I don't mean to be a downer, but understand what is involved with designing, purchasing and physically making a ramp to do this job.
It is not a "simple" undertaking to make and make it last.

This will take special tools and skills of a metal working fabricator, a good one, so welds are a true blending of components and last, not crack and be defective.
Do your homework and figure out exactly what you want, what you need, what you can afford and what your trailer is capable of carrying weight wise hanging off the rear bumper location as it changes the geometry of the trailer design.
Good luck and please share project pictures. 
:runninghorse2:...


----------



## waresbear (Jun 18, 2011)

Be very careful.....here is a link to what can happen https://www.horseforum.com/horse-trailers/anyone-added-ramp-stock-trailer-warning-144106/


----------



## whisperbaby22 (Jan 25, 2013)

I use a portable ramp, it's worked fine for years. I have photos and how to make it somewhere on this section. This way I can use it or not as I need.


----------



## beau159 (Oct 4, 2010)

barrels_and_bling said:


> Looking for something that might make my horses like loading/unloading more



If you have problems loading or unloading your horses, a ramp will not help. Actually, in my experience, ramps tend to be much more "scary" for horses. 

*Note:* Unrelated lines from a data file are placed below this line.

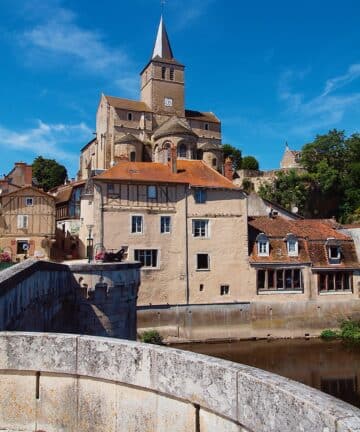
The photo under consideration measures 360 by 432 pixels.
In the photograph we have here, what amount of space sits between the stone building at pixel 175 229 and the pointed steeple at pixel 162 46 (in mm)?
38641

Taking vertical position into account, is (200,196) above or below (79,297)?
above

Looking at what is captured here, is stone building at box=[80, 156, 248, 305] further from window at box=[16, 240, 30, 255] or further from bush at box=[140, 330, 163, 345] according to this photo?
window at box=[16, 240, 30, 255]

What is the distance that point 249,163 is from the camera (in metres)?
69.8

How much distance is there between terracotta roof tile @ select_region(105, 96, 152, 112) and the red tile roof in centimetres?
2875

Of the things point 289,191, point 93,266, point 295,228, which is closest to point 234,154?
point 289,191

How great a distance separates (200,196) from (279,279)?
724 cm

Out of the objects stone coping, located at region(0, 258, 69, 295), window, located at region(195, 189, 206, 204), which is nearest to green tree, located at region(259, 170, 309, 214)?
window, located at region(195, 189, 206, 204)

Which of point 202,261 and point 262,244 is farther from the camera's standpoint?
point 262,244

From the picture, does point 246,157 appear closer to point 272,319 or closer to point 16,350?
point 272,319

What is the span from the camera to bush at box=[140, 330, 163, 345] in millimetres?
24594

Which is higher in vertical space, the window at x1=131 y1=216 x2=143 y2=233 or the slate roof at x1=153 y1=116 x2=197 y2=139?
the slate roof at x1=153 y1=116 x2=197 y2=139

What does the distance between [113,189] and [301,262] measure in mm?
12630

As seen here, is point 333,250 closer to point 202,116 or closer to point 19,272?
point 19,272

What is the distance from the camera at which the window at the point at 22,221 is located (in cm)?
3278
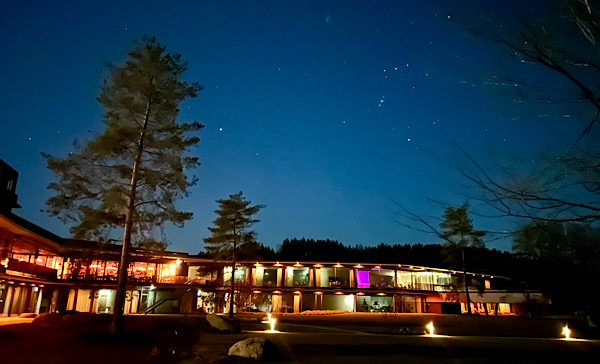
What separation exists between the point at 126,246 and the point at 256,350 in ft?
23.1

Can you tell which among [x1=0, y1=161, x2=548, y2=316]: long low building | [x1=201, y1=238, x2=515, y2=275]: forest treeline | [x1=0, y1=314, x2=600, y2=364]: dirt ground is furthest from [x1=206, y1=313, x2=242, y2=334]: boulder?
[x1=201, y1=238, x2=515, y2=275]: forest treeline

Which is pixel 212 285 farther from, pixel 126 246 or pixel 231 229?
pixel 126 246

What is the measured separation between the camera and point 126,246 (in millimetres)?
16656

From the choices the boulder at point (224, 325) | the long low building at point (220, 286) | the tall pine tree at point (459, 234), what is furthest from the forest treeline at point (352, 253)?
the boulder at point (224, 325)

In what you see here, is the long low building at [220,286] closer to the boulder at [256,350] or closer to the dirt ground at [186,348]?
the dirt ground at [186,348]

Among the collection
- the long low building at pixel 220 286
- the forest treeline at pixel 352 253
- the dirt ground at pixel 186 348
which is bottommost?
the dirt ground at pixel 186 348

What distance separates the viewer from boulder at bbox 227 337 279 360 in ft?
42.1

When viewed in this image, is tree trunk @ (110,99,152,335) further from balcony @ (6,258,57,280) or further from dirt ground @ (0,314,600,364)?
balcony @ (6,258,57,280)

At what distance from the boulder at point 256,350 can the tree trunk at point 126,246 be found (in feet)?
15.4

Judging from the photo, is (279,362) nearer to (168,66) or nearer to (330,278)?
(168,66)

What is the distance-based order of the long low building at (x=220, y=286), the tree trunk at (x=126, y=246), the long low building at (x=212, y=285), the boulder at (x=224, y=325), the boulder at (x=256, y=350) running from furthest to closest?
the long low building at (x=220, y=286), the long low building at (x=212, y=285), the boulder at (x=224, y=325), the tree trunk at (x=126, y=246), the boulder at (x=256, y=350)

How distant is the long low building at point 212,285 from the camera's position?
3194 cm

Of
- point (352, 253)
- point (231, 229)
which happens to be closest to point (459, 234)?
point (231, 229)

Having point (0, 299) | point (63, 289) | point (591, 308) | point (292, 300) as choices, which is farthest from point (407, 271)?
point (591, 308)
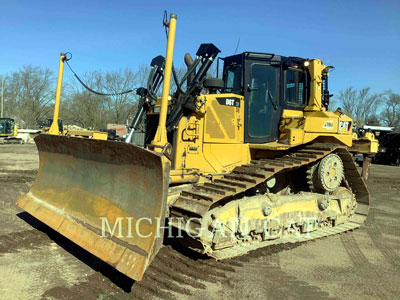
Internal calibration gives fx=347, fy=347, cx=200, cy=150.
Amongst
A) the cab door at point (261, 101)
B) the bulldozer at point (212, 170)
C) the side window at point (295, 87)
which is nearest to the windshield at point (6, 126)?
the bulldozer at point (212, 170)

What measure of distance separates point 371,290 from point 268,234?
5.73 ft

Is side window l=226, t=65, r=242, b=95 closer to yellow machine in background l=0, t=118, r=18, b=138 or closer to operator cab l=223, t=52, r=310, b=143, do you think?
operator cab l=223, t=52, r=310, b=143

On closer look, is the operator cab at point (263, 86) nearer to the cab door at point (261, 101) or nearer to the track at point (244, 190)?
the cab door at point (261, 101)

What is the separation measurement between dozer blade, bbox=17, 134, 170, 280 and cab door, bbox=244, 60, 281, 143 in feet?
8.12

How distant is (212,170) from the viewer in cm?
570

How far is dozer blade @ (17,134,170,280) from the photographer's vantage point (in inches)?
155

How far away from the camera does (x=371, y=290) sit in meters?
4.17

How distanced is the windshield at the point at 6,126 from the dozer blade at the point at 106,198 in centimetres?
3020

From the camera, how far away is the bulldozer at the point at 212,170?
4.27m

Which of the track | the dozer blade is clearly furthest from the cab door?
the dozer blade

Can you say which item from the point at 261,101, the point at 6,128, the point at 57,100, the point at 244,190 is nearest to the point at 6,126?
the point at 6,128

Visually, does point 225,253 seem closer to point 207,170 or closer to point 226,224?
point 226,224

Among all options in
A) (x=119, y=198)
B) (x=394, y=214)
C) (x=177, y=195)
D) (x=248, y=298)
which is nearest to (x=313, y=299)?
(x=248, y=298)

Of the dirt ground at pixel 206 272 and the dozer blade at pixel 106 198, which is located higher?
the dozer blade at pixel 106 198
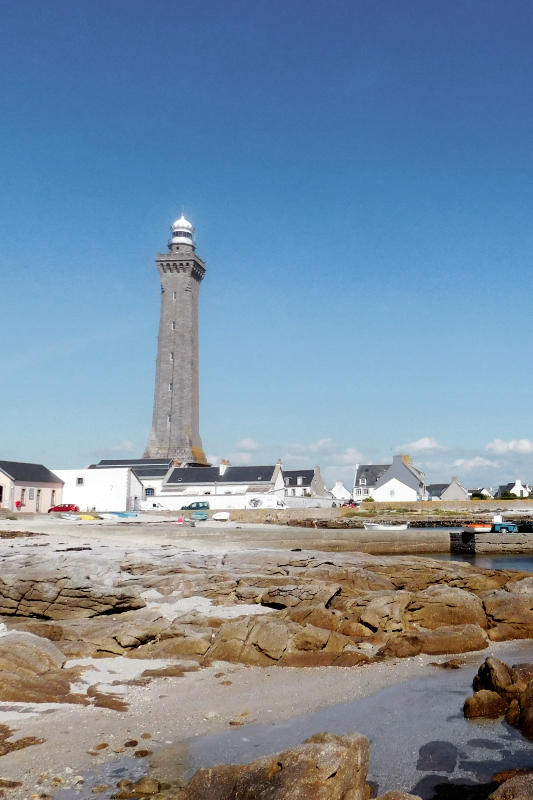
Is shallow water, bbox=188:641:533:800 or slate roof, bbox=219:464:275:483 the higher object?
slate roof, bbox=219:464:275:483

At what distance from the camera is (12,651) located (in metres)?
14.4

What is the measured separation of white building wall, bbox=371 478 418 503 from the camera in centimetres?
9488

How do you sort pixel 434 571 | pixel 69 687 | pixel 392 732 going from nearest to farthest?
pixel 392 732 → pixel 69 687 → pixel 434 571

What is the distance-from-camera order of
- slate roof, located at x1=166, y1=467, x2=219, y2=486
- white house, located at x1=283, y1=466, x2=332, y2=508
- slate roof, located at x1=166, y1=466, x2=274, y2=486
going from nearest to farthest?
slate roof, located at x1=166, y1=466, x2=274, y2=486, slate roof, located at x1=166, y1=467, x2=219, y2=486, white house, located at x1=283, y1=466, x2=332, y2=508

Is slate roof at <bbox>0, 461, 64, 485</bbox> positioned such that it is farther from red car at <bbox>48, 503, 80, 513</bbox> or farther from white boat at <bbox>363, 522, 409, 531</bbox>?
white boat at <bbox>363, 522, 409, 531</bbox>

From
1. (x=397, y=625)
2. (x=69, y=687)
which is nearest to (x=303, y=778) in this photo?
(x=69, y=687)

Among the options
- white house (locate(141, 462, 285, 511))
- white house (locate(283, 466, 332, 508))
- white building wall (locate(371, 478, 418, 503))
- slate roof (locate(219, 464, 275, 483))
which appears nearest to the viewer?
white house (locate(141, 462, 285, 511))

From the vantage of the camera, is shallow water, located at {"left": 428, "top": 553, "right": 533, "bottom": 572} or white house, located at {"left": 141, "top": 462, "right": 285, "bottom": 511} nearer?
shallow water, located at {"left": 428, "top": 553, "right": 533, "bottom": 572}

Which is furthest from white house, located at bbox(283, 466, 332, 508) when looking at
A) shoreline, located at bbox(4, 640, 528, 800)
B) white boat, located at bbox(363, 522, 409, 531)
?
shoreline, located at bbox(4, 640, 528, 800)

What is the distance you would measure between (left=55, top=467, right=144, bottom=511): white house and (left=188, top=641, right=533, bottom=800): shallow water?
182ft

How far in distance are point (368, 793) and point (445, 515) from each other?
69656 mm

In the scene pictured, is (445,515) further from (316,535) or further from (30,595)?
(30,595)

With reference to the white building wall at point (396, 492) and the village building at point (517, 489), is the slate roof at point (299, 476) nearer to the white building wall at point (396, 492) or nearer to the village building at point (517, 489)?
the white building wall at point (396, 492)

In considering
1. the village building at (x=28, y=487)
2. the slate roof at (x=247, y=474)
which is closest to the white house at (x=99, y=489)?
the village building at (x=28, y=487)
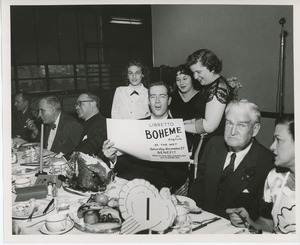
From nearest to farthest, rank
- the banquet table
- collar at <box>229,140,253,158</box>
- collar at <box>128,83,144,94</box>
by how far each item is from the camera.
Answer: the banquet table → collar at <box>229,140,253,158</box> → collar at <box>128,83,144,94</box>

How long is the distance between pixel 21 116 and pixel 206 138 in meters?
0.99

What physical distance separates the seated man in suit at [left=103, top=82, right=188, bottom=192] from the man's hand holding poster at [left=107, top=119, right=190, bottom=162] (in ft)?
0.09

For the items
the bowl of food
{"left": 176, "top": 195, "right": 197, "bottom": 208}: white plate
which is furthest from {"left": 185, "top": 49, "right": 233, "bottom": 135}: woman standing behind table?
the bowl of food

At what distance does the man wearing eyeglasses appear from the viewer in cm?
180

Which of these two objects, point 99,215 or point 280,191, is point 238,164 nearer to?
point 280,191

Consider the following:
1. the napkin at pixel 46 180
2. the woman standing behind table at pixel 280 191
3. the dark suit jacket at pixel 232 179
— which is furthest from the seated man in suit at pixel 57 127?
the woman standing behind table at pixel 280 191

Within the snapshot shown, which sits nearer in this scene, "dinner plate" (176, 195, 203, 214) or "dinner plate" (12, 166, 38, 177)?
"dinner plate" (176, 195, 203, 214)

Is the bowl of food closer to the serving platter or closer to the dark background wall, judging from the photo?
the serving platter

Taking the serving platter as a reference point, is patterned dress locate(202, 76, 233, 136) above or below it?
above

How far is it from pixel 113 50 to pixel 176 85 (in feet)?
1.26

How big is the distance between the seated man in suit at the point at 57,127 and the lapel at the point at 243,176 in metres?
0.85

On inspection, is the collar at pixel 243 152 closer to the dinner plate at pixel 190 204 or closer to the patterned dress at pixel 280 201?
the patterned dress at pixel 280 201

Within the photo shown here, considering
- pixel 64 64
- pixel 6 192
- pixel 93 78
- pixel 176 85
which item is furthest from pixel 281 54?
pixel 6 192

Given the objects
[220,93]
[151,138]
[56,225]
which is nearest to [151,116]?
[151,138]
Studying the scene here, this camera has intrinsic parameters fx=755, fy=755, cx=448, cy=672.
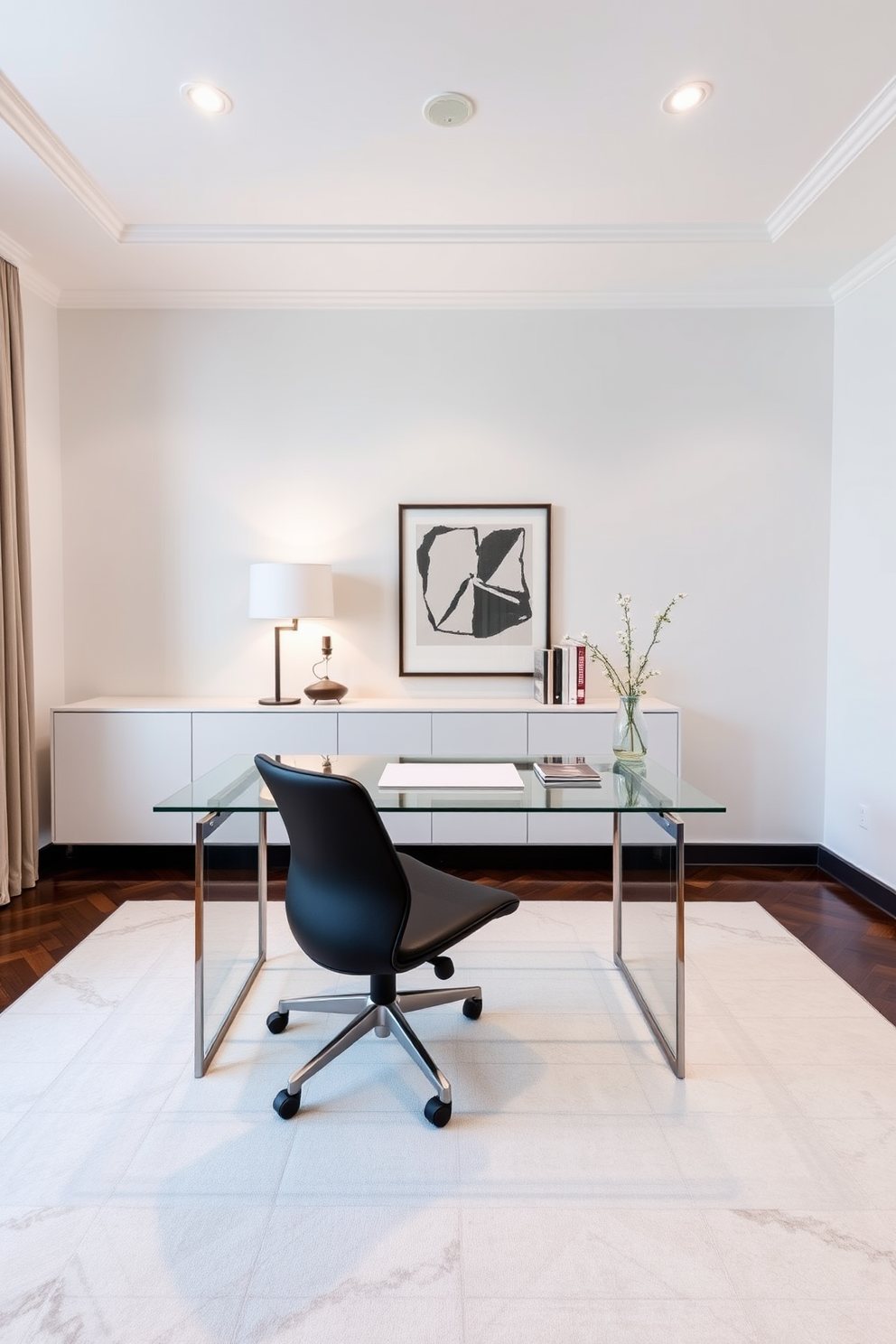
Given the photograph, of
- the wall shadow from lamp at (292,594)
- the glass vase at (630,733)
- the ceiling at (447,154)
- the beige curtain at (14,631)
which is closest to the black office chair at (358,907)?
the glass vase at (630,733)

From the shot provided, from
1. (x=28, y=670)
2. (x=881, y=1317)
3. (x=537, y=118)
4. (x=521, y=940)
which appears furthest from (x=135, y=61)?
(x=881, y=1317)

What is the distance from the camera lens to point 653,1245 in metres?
1.52

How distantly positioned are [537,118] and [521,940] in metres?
2.96

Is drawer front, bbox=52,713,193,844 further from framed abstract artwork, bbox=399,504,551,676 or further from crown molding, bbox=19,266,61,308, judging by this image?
crown molding, bbox=19,266,61,308

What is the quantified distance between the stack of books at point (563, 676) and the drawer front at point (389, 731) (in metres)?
0.63

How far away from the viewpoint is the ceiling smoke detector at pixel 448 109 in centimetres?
246

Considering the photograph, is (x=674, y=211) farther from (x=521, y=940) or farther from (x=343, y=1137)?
(x=343, y=1137)

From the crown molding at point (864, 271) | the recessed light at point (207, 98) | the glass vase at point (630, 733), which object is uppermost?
the recessed light at point (207, 98)

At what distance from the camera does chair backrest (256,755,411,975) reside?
5.66ft

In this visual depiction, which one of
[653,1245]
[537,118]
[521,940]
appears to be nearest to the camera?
[653,1245]

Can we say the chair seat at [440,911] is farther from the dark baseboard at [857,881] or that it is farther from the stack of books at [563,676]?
the dark baseboard at [857,881]

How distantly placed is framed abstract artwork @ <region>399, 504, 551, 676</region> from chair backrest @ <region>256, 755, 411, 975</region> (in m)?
2.21

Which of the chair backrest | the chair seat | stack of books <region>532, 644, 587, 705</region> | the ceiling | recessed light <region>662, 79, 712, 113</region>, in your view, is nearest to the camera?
the chair backrest

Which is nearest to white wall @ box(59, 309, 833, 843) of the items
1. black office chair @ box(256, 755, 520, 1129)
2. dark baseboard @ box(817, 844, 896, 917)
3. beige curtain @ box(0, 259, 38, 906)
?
dark baseboard @ box(817, 844, 896, 917)
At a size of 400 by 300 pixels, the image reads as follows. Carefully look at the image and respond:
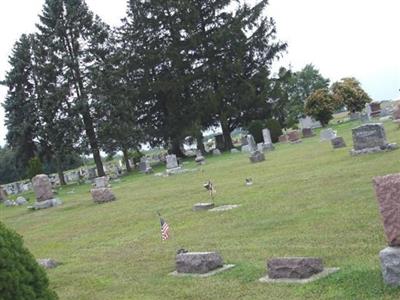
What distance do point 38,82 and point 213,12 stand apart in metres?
15.5

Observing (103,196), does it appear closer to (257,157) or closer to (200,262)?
(257,157)

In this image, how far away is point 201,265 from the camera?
9.17 metres

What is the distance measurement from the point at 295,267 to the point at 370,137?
14.1m

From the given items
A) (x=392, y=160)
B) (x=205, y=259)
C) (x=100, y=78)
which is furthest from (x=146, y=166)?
(x=205, y=259)

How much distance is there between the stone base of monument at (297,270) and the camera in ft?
25.3

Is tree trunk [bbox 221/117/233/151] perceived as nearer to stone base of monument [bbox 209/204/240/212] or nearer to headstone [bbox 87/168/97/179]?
headstone [bbox 87/168/97/179]

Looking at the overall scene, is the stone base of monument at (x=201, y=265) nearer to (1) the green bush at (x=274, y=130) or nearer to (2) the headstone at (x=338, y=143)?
(2) the headstone at (x=338, y=143)

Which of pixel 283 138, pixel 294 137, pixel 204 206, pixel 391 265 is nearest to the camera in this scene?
pixel 391 265

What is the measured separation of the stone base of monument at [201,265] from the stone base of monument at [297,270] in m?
1.25

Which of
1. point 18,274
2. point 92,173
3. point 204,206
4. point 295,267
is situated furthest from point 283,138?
point 18,274

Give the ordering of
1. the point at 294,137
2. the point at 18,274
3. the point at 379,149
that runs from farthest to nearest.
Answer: the point at 294,137, the point at 379,149, the point at 18,274

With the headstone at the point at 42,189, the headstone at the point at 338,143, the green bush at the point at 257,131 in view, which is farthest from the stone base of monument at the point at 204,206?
the green bush at the point at 257,131

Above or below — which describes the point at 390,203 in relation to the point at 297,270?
above

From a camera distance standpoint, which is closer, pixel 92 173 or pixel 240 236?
pixel 240 236
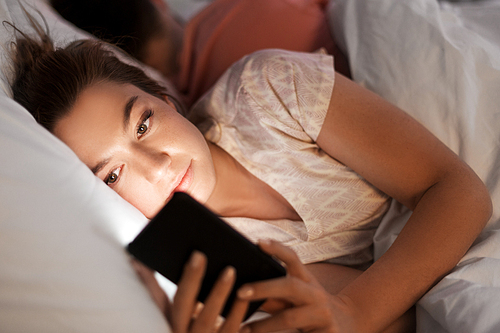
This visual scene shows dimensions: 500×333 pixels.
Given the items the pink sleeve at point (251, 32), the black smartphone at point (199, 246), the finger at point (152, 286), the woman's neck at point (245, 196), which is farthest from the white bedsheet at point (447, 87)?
the finger at point (152, 286)

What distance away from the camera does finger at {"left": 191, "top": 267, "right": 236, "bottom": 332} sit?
0.44 m

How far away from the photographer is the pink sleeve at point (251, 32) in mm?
1190

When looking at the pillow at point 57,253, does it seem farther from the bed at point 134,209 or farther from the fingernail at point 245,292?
the fingernail at point 245,292

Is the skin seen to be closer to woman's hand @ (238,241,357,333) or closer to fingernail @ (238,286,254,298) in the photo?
woman's hand @ (238,241,357,333)

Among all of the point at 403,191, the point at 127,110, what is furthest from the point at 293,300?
the point at 127,110

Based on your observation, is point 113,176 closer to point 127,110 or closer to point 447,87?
point 127,110

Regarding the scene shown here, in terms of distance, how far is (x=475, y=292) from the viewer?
23.5 inches

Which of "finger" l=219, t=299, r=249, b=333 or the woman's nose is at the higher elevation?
the woman's nose

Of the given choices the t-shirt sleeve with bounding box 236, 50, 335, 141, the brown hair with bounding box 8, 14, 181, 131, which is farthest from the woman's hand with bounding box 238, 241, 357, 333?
the brown hair with bounding box 8, 14, 181, 131

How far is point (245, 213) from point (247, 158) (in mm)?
160

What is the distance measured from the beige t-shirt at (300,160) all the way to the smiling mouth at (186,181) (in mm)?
203

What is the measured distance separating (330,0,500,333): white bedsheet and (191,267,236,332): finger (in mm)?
428

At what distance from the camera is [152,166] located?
0.69 metres

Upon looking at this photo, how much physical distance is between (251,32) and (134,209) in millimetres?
845
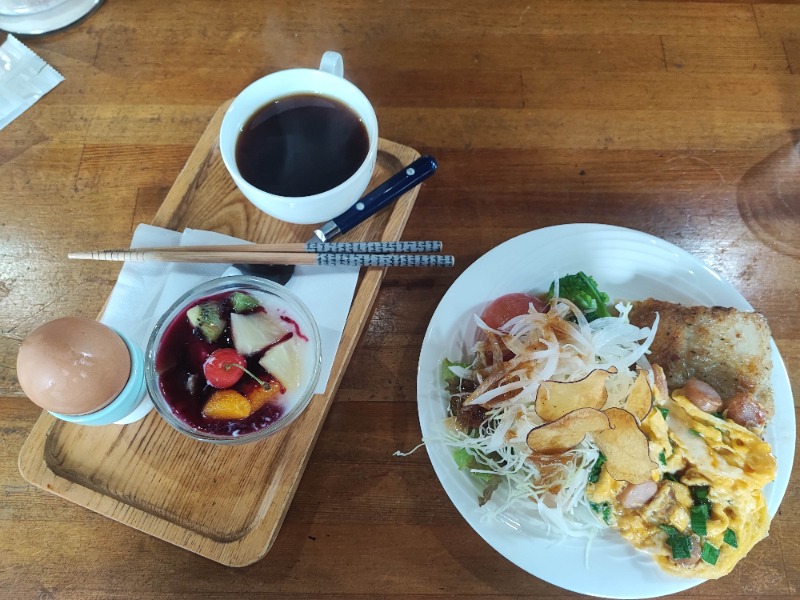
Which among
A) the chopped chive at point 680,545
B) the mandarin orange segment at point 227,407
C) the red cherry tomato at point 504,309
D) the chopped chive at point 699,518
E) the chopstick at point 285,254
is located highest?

Loading/unloading willingly is a matter of training. If you are not sure how to do that 1) find yourself a trainer to help you and 2) check out many threads on this forum, including this one I wrote a while back.





barrels_and_bling said:


> ...and make it easier on one that has difficulties because of an injury.



What kind of injury?


For a step up, it is often fairly easy to purposefully park your trailer on a slight hill -- strategically so that there is as little "step up" into the trailer as possible. This can be achieved by parking in the directly of downhill. And it does NOT have to be a big hill by any means. This can aid a horse with an injury to load-unload.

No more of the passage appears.